Eine solche neue Politik wäre nicht mehr Machtkampf, sondern Dialog. Sie wird Demokratie realisieren, gerade indem sie dem Majoritätsprinzip Grenzen setzt. Die Gemengelagen zwischen Staat, Kultur und Wirtschaft dagegen produzieren Undurchschaubarkeit, durch welche die Demokratie immer wieder in die Gefahr gerät, bloß die spanische Wand zu sein, hinter der finanzkapitalistische Kreise ihre Ausbeutungsmethoden verbergen, ein
Mittel gegen etwaige Empörung des Volkes.14 Konsequente Demokratie ist mit der Herrschaft von Minderheiten unvereinbar. R. Steiner: "Heute ist die Zeit, wo man lernen muß den Unterschied zwischen herrschen und regieren [...] Herrschen darf nur das Volk, die Regierung darf nur regieren. Das ist es, worauf es ankommt."15

Ein solcher Politikbegriff kann an das klassische Politikverständnis durchaus anschließen: Politiké bedeutet im Griechischen die Kunst der Verwaltung des Gemeinwesens (Polis). Politik hätte also ihren legitimen Ort dort, wo es um die Durchsetzung bestimmter Ziele in dem für alle Bürger verbindlichen staatlich-öffentlichen Bereich geht. Eine dreigliederungskonforme Politik hätte zugleich die Politisierung der Bereiche des Geistes- und Wirtschaftslebens, die besser durch Selbstgestaltungsformen der unmittelbar Betroffenen geordnet werden können, aktiv zu verhindern (Dies ist der Sinn von R. Steiners Wort von der "Obstruktion".) Sie wäre so betrachtet immer Politik der Selbstbegrenzung des Politischen. In dieser Aufgabe, Mehrheiten gegen das Mehrheitsprinzip am falschen Ort zu mobilisieren, liegt zugleich die Schwierigkeit und die Chance einer solchen Politik. Letztlich geht es darum, die Dreigliederung im Rechtsempfinden und Rechtsbewußtsein zu verankern, sie durch die Rechtsordnung abzusichern. Das neue Politikparadigma ist dialektisch: Einheit von Politik und "Antipolitik"(G. Konrad)16!

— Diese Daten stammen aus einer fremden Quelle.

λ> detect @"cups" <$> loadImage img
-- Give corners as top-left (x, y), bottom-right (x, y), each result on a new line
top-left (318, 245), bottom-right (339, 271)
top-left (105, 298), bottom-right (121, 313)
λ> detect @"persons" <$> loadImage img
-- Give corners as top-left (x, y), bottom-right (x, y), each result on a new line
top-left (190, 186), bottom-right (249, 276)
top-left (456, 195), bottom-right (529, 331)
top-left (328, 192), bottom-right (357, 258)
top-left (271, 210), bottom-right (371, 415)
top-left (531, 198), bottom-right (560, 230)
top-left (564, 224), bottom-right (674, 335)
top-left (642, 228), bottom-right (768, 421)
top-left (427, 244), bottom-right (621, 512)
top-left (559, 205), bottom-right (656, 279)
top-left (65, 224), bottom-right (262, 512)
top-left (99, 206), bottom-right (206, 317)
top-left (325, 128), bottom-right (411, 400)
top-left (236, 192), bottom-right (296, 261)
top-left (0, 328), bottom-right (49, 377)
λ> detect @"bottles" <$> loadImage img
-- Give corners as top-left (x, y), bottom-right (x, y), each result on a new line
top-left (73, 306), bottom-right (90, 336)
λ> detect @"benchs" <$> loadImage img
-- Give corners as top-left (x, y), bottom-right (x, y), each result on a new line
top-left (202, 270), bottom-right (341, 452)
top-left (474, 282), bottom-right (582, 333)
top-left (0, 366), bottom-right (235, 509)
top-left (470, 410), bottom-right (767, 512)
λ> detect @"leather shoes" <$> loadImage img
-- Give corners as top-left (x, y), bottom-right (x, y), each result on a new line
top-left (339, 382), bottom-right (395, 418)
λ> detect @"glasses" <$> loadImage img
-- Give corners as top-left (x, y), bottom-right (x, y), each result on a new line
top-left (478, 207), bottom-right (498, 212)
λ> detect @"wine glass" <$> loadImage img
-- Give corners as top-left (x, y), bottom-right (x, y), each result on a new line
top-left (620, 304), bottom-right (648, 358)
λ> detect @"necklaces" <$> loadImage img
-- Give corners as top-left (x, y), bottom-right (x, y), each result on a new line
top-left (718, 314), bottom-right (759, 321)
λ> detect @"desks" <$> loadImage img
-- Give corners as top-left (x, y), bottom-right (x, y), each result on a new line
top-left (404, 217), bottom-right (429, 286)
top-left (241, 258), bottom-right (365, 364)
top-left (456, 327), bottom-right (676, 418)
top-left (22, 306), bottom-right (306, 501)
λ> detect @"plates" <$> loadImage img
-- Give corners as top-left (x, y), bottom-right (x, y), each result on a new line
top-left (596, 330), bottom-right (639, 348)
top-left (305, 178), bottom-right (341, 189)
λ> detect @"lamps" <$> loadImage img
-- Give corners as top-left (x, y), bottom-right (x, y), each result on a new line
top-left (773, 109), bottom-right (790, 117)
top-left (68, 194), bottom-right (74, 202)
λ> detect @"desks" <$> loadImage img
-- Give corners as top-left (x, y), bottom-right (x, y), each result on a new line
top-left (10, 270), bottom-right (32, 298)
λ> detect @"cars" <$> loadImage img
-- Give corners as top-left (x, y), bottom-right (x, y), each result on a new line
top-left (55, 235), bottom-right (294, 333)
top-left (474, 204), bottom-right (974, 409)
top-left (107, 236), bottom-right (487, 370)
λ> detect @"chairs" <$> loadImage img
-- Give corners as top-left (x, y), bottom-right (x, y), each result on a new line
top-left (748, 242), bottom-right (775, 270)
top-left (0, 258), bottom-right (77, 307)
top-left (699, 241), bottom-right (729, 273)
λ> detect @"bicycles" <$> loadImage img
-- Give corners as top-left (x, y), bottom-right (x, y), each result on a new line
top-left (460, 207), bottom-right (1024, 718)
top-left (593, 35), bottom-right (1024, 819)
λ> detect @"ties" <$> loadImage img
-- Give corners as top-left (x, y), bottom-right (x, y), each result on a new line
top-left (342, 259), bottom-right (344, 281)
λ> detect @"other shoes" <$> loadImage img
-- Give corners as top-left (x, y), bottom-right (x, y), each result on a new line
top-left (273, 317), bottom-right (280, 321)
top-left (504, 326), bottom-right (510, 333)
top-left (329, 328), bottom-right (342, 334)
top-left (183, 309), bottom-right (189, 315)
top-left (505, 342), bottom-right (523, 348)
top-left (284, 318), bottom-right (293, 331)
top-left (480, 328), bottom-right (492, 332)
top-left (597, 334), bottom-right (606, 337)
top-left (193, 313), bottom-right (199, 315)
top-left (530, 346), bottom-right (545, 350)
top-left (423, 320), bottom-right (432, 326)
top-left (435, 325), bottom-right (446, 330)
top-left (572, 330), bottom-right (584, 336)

Dreigliederungskonforme Politik hat nicht Wahrheiten und Werte durch politische Machtmittel durchzusetzen – ein Widerspruch in sich –, sondern sich am Willensbildungsprozeß der Bürger in Bezug auf praktikable Regelungen zur Weiterentwicklung der Rechtsordnungen zu beteiligen. Eines ihrer wesentlichsten Anliegen muß es sein, Foren eines freien Dialogs und einer freien Zusammenarbeit für eine menschenwürdige Gestaltung der Rechtsordnungen über die Grenzen der politischen Lager hinweg zu fördern. Diese menschenwürdige Gestaltung beinhaltet auch die positive Ausgestaltung der Rolle des Staates als Wächter von Freiheit und Toleranz, als Schützer von Mensch und Natur gegen Ausbeutung. Im Ergreifen dieser Rolle kann der Staat zum reinen Rechtsstaat werden.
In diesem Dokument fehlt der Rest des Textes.